- Work order -
Apart from the images, output the data below exactly.
----- Dataset section -----
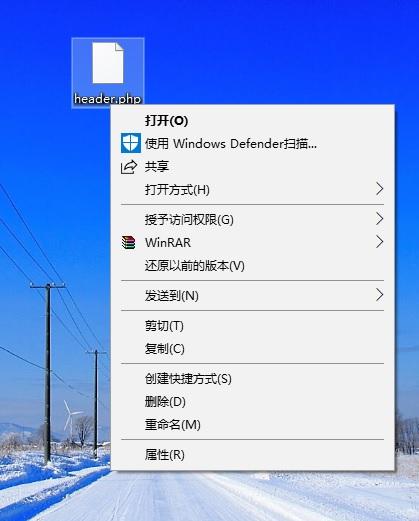win10默认关联文件打开方式设置无效解决办法
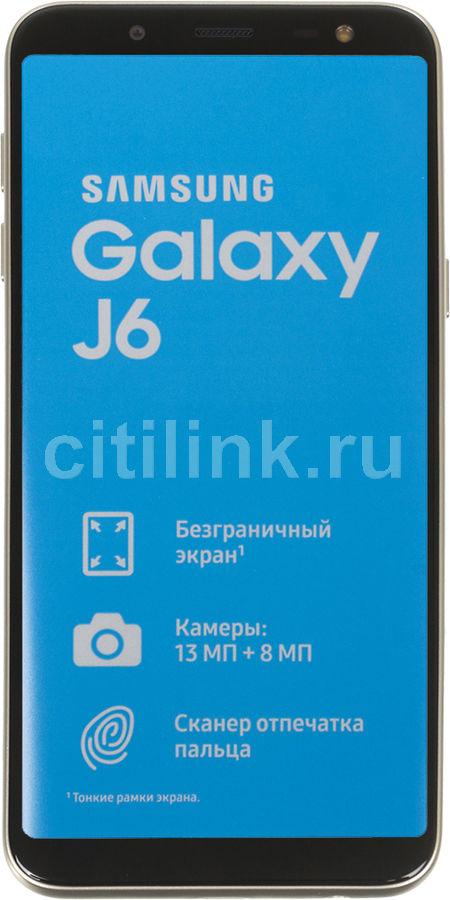 Смартфон SAMSUNG Galaxy J6 (2018) 32Gb,  SM-J600,  золотистый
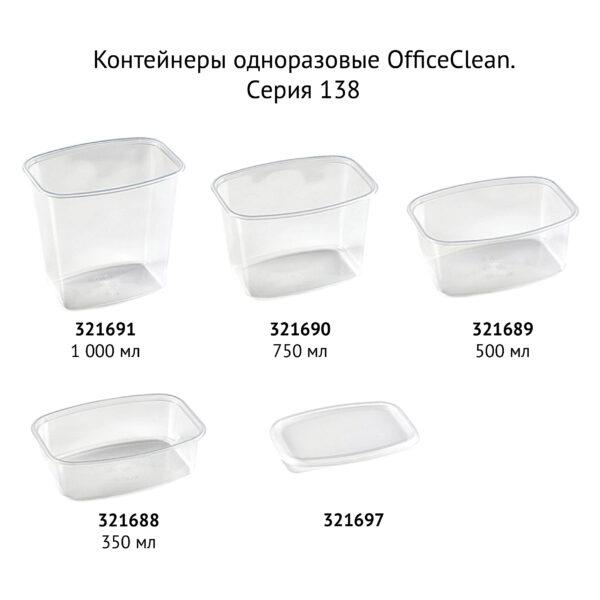 Контейнеры одноразовые OfficeClean 750мл, набор 100шт., без крышек, 138*102*91мм, ПП, прозрачные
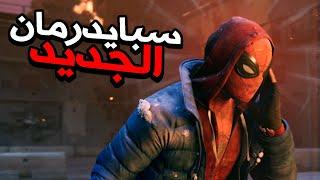 Spider-Man Miles Morales | #1 | سبايدر مان الجديد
-----
- Written reply -
win10默认关联文件打开方式设置无效解决办法
 Смартфон SAMSUNG Galaxy J6 (2018) 32Gb,  SM-J600,  золотистый
 Контейнеры одноразовые OfficeClean 750мл, набор 100шт., без крышек, 138*102*91мм, ПП, прозрачные
 Spider-Man Miles Morales | #1 | سبايدر مان الجديد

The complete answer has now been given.